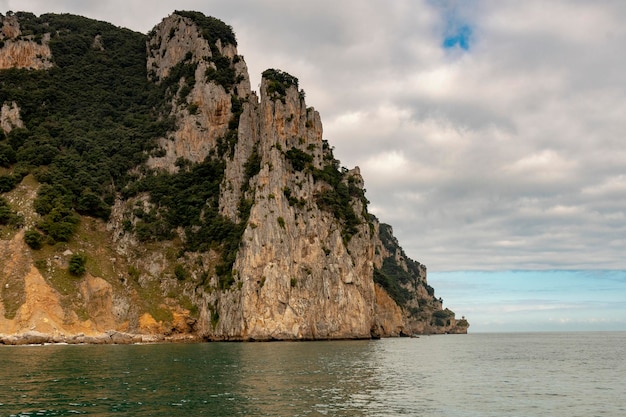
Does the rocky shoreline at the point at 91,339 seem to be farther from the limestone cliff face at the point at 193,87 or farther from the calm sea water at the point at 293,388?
the limestone cliff face at the point at 193,87

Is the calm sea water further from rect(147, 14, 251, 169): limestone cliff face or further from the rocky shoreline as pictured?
rect(147, 14, 251, 169): limestone cliff face

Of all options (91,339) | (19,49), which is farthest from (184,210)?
(19,49)

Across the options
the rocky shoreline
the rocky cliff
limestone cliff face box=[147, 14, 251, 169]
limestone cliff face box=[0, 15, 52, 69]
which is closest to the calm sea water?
the rocky shoreline

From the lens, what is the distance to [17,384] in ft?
135

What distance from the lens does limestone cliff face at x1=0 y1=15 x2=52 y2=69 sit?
158 meters

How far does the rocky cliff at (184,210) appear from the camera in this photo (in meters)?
113

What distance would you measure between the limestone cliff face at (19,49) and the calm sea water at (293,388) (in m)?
120

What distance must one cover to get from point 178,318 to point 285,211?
33.6 meters

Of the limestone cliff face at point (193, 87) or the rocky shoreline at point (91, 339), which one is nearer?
the rocky shoreline at point (91, 339)

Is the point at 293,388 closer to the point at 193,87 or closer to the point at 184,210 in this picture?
the point at 184,210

************

**YOUR GOAL**
Starting with the line that contains "How far does" and going on through the line that contains "33.6 meters", rewrite those rows with the requests left unchanged. Multiply every distance value in the answers by 1.15 and round each to as many decimal places as it originally had, rounding halves up.

**RESULT FOR THIS TASK**
How far does the rocky cliff at (184,210) appear from the camera in this photo (in meters)?
130

What distance would you measure between the limestone cliff face at (19,49) and the calm sea water at (293,388) (in m)?
138

What distance must one cover to get from point 178,318 to point 285,211?
38.6 meters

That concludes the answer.